### [Your goal]
Continue the documentation on plotting and summarizing fitted model objects, starting after its last sentence.

### [Document excerpt]
Command plot() applied to a Freq.fit object
produces a frequencies histogram of \((A_j(T))_j\) (one or two according to the
number of random effects) with the estimated density (red curve) and the
truncated estimator if available (dotted grey red curve) and a
quantile-quantile graph with the quantiles of the \({A}_j\)’s versus the quantiles of a normal
sample of the same length, with the same empirical mean and standard
deviation. This illustrates the normality of the sample. Applying this
function to the nonparametric results indicates if the Gaussian
assumption of the parametric approach is appropriate. When
plot() is applied to a Bayes.fit object, one
can choose four different options, named style. The default
value is chains, it plots the Markov chains for the
different parameter values. acf leads to the corresponding
autocorrelation functions, density to the approximated
densities for each parameter and cred.int leads to the
credibility intervals of the random parameters with the input parameter
level with default 0.05. For all options, with the input
parameter reduced = TRUE, the burn-in period is excluded
and a thinning rate is taken, default is FALSE. There is
also a possibility to include the prior means in the plots by lines with
plot.priorMean = TRUE, default is FALSE.
In the Bayesian estimation the influence of prior parameters is
interesting, thus for the Bayes.fit object, there is a
second plot method, named plot2compare where three
estimation objects can be compared. For reasons of clarity, only the
densities are compared, with the default reduced = TRUE.
Here, there is also a possibility to include true.values, a
list of the true parameters for the comparison in a simulation
example.
Command summary() applied to a Freq.fit
object computes the kurtosis and the skewness of the distribution, \(\widehat{\sigma^2}\), the empirical mean
and standard deviation computed from the estimators \((A_j)_j\), \(\widehat \mu\), \(\widehat \Omega\) (and the fixed effect
\(\widehat \alpha\) or \(\widehat \beta\)), AIC, BIC criteria for
the frequentist MLE method. When applied to a Bayes.fit
object, it computes means and credibility interval (default level 95%)
for each parameter (\(\mu, \Omega, \sigma,
\alpha, \beta\)). Here, there is also a possibility to choose the
burn-in and the thinning rate manually by the input parameters
burnIn and thinning.

### [Material provided]
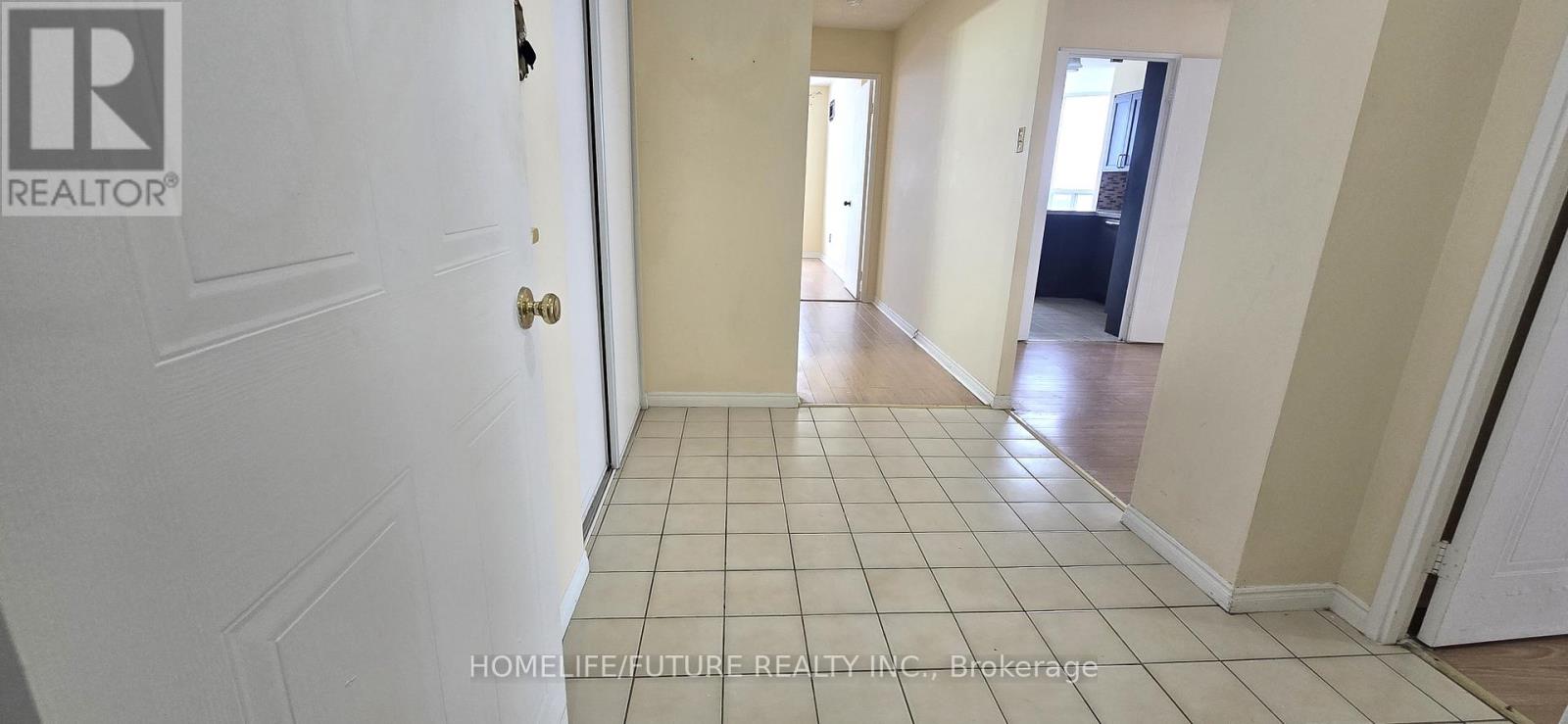 1502 - 410 Mclevin Avenue, Toronto, Ontario  M1B 5J5 - Photo 3 - E12835058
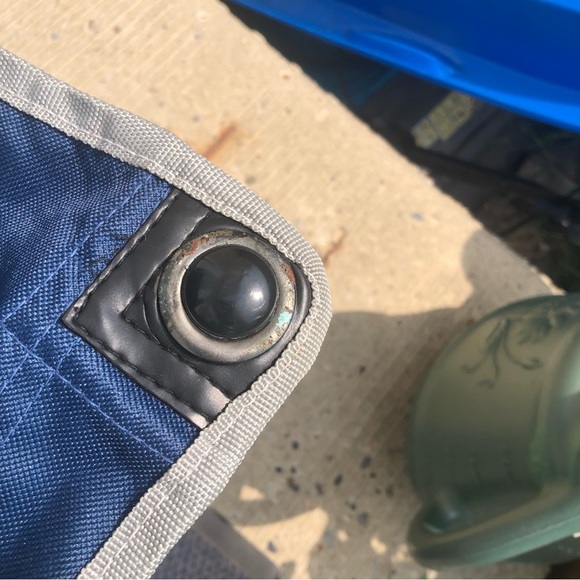 “Nissan Genuine Parts And Service Total Confidence” Folding Chair With Bag. - Picture 8 of 8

### [Answer to this task]
Command print() applied to a Freq.fit
object returns the use or not of the cutoff and the vector of excluded
trajectories. When applied to a Bayes.fit object, it
returns the acceptance rates of the MCMC procedure.
Validation of a mixed model, obtained with function
valid, is an individual validation. Indeed, the validation
of estimation of trajectory number \(j\) is obtained comparing it to \(M\) new trajectories simulated with
parameters \((\alpha, \beta)\) fixed to
the estimator \(A_{j}\) (or \(\widehat{A}_j\)) in the frequentist
approaches and to the posterior means in the Bayesian approach. Inputs
of the function are
Freq.fit or Bayes.fit object.plot.valid 1 to generate a figure (default value is
1).numj A specific individual trajectory to validate
(default: randomly chosen between 1 and \(M\)).Mrep The number of simulated trajectories (default
value 100).Each observation \(X_{\text{numj}}(t_k)\) is compared with the
Mrep simulated values \((X_{\text{numj}}^1(t_k), \dots,
X_{\text{numj}}^{M_{\text{rep}}}(t_k))\), for \(k=1, \ldots, N\).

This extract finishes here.